Die Übung findet nicht nur auf militärischem Gelände statt. Soldaten und Fahrzeuge bewegen sich auch auf öffentlichen Straßen und teilweise in anderen öffentlich zugänglichen Bereichen. Für Autofahrer kann das zeitweise zu Behinderungen führen.

„Badischer Sturm 2026“ startet heute

Die Großübung läuft über knapp zwei Wochen. Federführend ist das ABC-Abwehrregiment 750 „Baden“ aus Bruchsal.

Rund 500 Soldatinnen und Soldaten sind nach Angaben der Bundeswehr beteiligt. Das Zentrum der Übung befindet sich in Bruchsal, der gesamte Übungsraum ist jedoch wesentlich größer.

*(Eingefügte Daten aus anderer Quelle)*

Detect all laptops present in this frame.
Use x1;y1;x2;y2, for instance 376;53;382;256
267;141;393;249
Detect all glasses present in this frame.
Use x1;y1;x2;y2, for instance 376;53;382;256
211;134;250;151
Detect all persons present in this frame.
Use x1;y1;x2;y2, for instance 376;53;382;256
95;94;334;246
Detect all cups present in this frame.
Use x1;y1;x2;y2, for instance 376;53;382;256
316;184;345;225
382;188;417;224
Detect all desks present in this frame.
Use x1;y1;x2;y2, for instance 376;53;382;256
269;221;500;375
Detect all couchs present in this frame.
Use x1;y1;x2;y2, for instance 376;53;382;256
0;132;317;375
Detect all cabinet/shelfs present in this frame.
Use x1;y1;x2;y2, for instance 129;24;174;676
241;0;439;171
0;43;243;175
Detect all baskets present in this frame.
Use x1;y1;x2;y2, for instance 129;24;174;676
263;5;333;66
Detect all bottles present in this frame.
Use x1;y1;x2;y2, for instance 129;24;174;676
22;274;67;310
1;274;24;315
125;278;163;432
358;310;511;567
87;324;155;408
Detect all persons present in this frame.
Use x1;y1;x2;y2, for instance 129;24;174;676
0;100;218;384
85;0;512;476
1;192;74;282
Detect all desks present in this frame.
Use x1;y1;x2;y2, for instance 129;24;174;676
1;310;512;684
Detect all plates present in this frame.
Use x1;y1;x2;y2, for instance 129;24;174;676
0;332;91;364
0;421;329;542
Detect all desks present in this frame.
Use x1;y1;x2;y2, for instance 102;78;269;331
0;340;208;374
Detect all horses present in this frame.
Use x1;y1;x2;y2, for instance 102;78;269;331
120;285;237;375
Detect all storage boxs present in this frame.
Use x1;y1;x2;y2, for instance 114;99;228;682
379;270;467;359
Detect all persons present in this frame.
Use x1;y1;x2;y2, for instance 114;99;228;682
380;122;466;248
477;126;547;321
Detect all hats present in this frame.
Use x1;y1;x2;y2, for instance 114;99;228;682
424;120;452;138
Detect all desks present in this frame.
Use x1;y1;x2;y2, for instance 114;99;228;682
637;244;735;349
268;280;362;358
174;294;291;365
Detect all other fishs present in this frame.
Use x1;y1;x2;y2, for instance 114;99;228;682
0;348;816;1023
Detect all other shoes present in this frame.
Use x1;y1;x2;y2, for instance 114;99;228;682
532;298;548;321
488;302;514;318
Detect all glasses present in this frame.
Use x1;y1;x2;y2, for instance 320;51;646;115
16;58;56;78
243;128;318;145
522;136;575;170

Information„Badischer Sturm 2026“
Beginn14. September 2026
Ende25. September 2026
Beteiligterund 500 Soldatinnen und Soldaten
FederführungABC-Abwehrregiment 750 „Baden“
SchwerpunktBruchsal
Übungsraumunter anderem Darmstadt
Kreis Bergstraßeinsbesondere Militärbewegungen rund um Biblis möglich
TrainingABC-Aufklärung, Gefahrstoffidentifikation und Dekontamination

Die Bundeswehr verlegt ihre Kräfte unter anderem von Saarbrücken über Idar-Oberstein, Darmstadt und Würzburg bis nach Ulm, Tübingen und Offenburg.

Militärfahrzeuge rund um Biblis angekündigt

Für den Kreis Bergstraße gibt es bereits einen konkreteren Hinweis.

Die Gemeinde Biblis informiert darüber, dass während des gesamten Übungszeitraums insbesondere im Bereich des ehemaligen Kernkraftwerks Biblis mit Bewegungen von Militärfahrzeugen und Fahrzeugkolonnen gerechnet werden muss.

Die Übungen können sowohl tagsüber als auch nachts stattfinden.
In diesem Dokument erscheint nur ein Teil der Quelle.